Further, the court found that Scott “exceeded his authority by directing the Supreme Court Judicial Nominating Commission (‘the JNC’) to submit its nominations to fill these vacancies” by Nov. 10.
That panel was planning on interviewing all 59 applicants for the three vacancies on Nov. 3 and 4 in Miami, and Nov. 8 and 9 in Tampa. (One of those applicants, Jeff Burns, later on Monday sued to disqualify Pariente, Lewis and Quince from the case for an “objective economic conflict of interest.”)
The 60-day period “after nominations have been certified within which the governor is required to make appointments, as set forth in … the Florida Constitution begins to run only when the governor with the authority to appoint has taken office,” the court said. “As the JNC is an independent body, it is not bound by Gov. Scott’s deadlines.”
The court also set oral argument for Nov. 8 on “the issue of when the JNC can certify its nominations.”
In recent weeks, Scott tried to defuse the litigation by offering to confer with his successor on candidates, taking a page from the late Democratic Gov. Lawton Chiles, who reached a similar accord with incoming Republican Jeb Bush in 1998. Quince is the last justice appointed through such consultations.
Geoff Burgan, then the campaign communications director for Gillum, spurned the offer, saying: “In our understanding of the Constitution, the next Governor will appoint the next three Supreme Court justices.”
In a statement later Monday, Gillum said he was “pleased the … Court has brought closure to this important issue, finding — as we have consistently stated — that the next Governor of Florida will appoint the next three Supreme Court justices.
“It is a duty I take extremely seriously and, as Governor, one of my top priorities will be to restore integrity to the judicial nominating process,” he added.
DeSantis tweeted: “If (Gis elected, out-of-state, radical groups would pressure him to appoint activist judges who would legislate from the bench to fit their own ideology. The consequences would be dangerous and felt for generations.
“I promise to only appoint judges who will uphold the Constitution and follow the law as it is written. We must secure Florida’s future.”
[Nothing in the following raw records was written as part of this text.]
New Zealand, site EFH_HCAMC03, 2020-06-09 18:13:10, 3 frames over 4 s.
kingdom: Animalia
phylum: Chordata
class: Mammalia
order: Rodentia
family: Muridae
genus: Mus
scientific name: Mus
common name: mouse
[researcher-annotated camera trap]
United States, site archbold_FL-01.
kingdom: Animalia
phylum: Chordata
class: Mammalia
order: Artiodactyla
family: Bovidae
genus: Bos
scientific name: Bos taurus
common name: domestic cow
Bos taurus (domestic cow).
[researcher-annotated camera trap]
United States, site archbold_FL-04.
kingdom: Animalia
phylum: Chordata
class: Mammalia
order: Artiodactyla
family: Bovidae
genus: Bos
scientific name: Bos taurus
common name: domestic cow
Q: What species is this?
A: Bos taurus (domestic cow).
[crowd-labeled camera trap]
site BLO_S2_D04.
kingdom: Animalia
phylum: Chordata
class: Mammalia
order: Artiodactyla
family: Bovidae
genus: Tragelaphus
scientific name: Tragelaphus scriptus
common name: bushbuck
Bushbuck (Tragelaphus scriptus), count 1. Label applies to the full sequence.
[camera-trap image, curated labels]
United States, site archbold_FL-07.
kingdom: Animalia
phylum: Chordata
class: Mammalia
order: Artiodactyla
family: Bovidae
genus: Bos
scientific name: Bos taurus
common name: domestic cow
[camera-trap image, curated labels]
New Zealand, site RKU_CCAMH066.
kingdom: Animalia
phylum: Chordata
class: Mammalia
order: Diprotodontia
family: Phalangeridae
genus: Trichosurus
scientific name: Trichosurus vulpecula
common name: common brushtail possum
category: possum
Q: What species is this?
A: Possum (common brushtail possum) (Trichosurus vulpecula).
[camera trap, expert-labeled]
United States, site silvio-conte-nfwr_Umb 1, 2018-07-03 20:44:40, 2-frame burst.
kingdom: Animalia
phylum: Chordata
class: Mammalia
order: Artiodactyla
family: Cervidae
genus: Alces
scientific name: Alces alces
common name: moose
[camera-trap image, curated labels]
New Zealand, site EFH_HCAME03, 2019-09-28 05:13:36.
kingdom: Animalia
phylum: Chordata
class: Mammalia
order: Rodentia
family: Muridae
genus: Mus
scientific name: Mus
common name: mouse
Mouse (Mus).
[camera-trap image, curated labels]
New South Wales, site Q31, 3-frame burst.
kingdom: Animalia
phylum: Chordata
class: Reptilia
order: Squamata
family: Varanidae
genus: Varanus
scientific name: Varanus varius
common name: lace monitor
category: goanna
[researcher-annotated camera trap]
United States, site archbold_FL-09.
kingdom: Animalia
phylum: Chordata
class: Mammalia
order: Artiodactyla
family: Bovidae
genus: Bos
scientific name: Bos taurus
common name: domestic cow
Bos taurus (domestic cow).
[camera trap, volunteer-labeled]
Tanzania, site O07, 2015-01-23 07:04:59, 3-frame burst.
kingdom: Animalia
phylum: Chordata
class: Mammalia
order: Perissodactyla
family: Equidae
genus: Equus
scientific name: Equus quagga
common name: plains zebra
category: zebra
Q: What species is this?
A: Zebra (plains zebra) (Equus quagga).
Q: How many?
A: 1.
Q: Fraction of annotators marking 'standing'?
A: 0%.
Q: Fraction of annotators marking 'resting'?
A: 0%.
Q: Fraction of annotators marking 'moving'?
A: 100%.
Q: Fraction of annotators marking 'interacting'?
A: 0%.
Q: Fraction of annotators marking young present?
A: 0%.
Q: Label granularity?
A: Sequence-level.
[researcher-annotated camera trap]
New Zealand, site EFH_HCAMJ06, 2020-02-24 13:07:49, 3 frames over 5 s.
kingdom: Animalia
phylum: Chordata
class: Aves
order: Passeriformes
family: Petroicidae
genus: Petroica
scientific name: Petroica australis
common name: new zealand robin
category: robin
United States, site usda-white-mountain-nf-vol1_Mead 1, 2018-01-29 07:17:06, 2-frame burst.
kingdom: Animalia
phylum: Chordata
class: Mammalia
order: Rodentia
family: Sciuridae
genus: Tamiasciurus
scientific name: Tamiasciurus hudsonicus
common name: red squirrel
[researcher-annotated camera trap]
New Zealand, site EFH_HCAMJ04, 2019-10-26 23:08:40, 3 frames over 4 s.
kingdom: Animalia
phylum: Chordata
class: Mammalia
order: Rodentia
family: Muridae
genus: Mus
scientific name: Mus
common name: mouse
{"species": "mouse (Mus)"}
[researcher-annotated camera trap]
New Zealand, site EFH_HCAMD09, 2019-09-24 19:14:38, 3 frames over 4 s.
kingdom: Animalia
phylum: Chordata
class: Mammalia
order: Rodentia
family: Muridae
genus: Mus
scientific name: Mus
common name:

Scott, a Naples Republican who is term-limited as Governor, now is running to unseat incumbent Democratic U.S. Sen. Bill Nelson, first elected in 2000.
The present suit had been first filed last year but the court said it couldn’t step into the controversy then because the Governor hadn’t taken any action yet.
In that decision, Labarga joined with the court’s conservatives. Pariente and Quince concurred, but Lewis dissented and called Scott’s proposed actions “blatantly unconstitutional.”
The court’s Monday decision also means the court could be short on justices for a while: The nominating and appointment process can take as long as four months, including background screening and reviews of The Florida Bar’s disciplinary records.
And the court itself tweaked its own rules last year regarding how and when retired justices can serve as “senior justices.”
A controversy erupted when then-Chief Justice Labarga allowed retired Justice James E.C. Perry to finish work on opinions, following decades of court practice. This was after Lawson, a Scott appointee, replaced Perry.
Republican House Speaker Richard Corcoran prepared a legal challenge to Perry’s continued work, saying among other things that Perry was an unconstitutional “eighth justice” on the seven-member court.